Reddit Inc. has signed a contract allowing a company to train its artificial intelligence models on the social media platform’s content, according to people familiar with the matter, as it nears the potential launch of its long-awaited initial public offering.
The San Francisco-based firm told prospective investors in its IPO that it had signed the deal, worth about $60 million on an annualized basis, earlier this year, the people said.
Reddit’s agreement with an unnamed large AI company could be a model for future contracts of a similar nature, one of the people said.
Reddit had more than $800 million in revenue last year, about a 20 percent increase over its 2022 figure, people familiar with the matter have said. The ability to profit from the AI wave sweeping the corporate world could help Reddit tap into investors’ enthusiasm for the technology, and boost its IPO.
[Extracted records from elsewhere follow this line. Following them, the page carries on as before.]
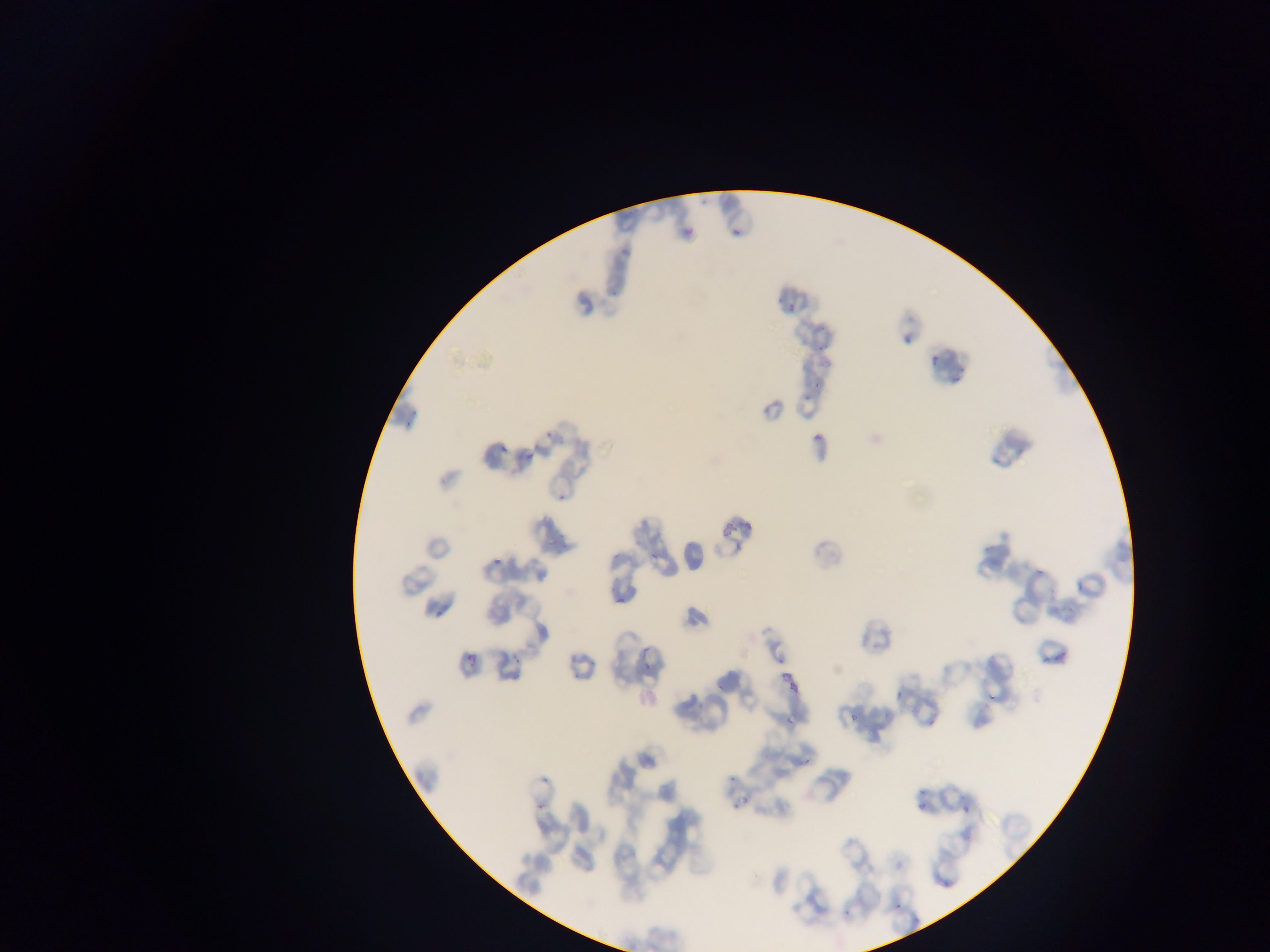

{
  "preparation": "thin blood film",
  "capture": "mobile-phone photograph through a microscope",
  "country": "Ghana",
  "plasmodium_parasite_locations": "approximate bounding boxes as (left, top, right, bottom) in pixels: (686, 228, 696, 235), (788, 300, 797, 312), (930, 353, 941, 365), (815, 433, 822, 444), (498, 443, 516, 456), (526, 450, 537, 463), (650, 552, 663, 562), (493, 555, 500, 565), (1074, 579, 1083, 591), (614, 596, 624, 604), (1057, 650, 1069, 661), (468, 655, 479, 668), (1042, 656, 1049, 664), (645, 660, 653, 672), (782, 672, 792, 679), (790, 680, 798, 691), (895, 689, 902, 698), (985, 695, 1004, 701), (846, 715, 860, 722), (782, 716, 795, 724), (925, 719, 936, 727), (798, 759, 816, 771), (737, 794, 747, 806), (919, 800, 930, 812), (961, 807, 969, 811), (892, 901, 904, 909) | approximate (x, y) pixel centers of objects too small to bound: (733, 234)",
  "image_size": "1270×952 pixels",
  "field_of_view": "single"
}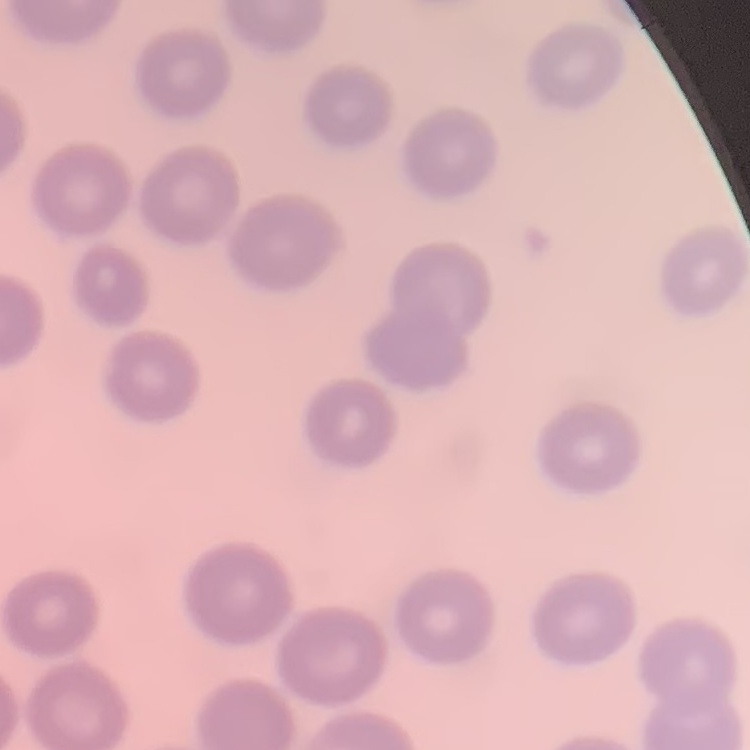
erythrocyte morphology = no rouleaux formation
image type = one tile cut from a larger photomicrograph
stain = Field's or Giemsa
preparation = thin blood filmReport the malaria status of this cell.
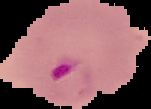

Parasitized.

Summary:
  - Preparation: thin blood smear
  - Image type: cell region segmented out of the field of view; surrounding area masked to black
  - Image size: 151×109 pixels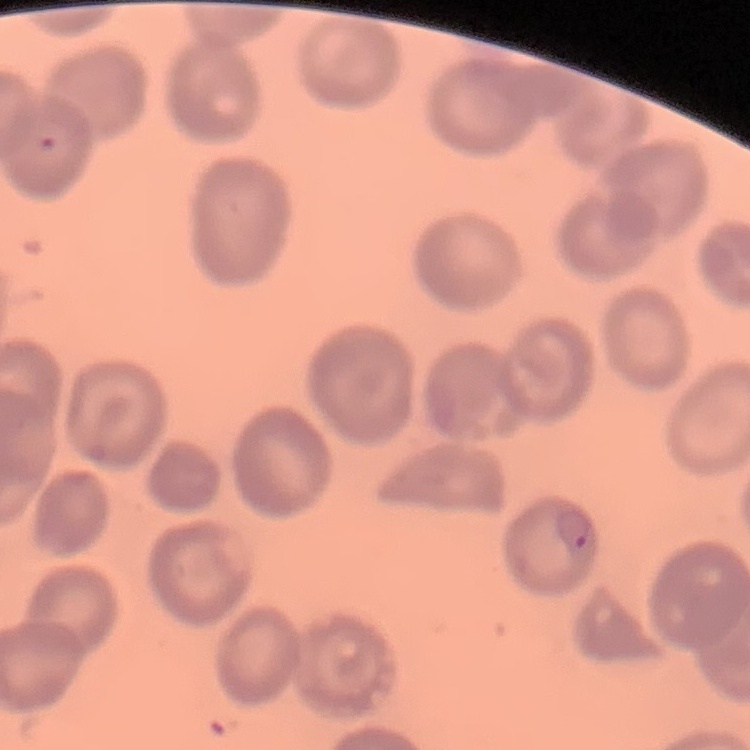

red blood cell morphology = no rouleaux formation
image type = square crop of a larger photomicrograph
stain = Field's or Giemsa
preparation = thin blood smear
The company has been advised to consider a valuation of at least $5 billion in an IPO, which could launch as soon as next month, Bloomberg News has reported.
Deliberations around the IPO are ongoing and details of both the listing and the AI deal could change, the people said, asking not to be identified as the information isn’t public.A representative for Reddit declined to comment.
AI companies hungry for data to train their programs on have been striking data licensing deals with content providers eager for new sources of revenue.
OpenAI agreed a contract in December with German media giant company Axel Springer SE for AI training worth tens of millions of dollars, according to a Bloomberg News report.
The startup behind the ChatGPT text generation tool is also in talks with publishers including CNN, Fox Corp. and Time to license their work, Bloomberg News has reported, to feed its AI chatbots data to make their results more accurate, relevant and up to date.
About 16 banks, led by Morgan Stanley and Goldman Sachs Group Inc., are working on the IPO. JPMorgan Chase & Co., Bank of America Corp. and Citigroup Inc. are also among the banks on the deal.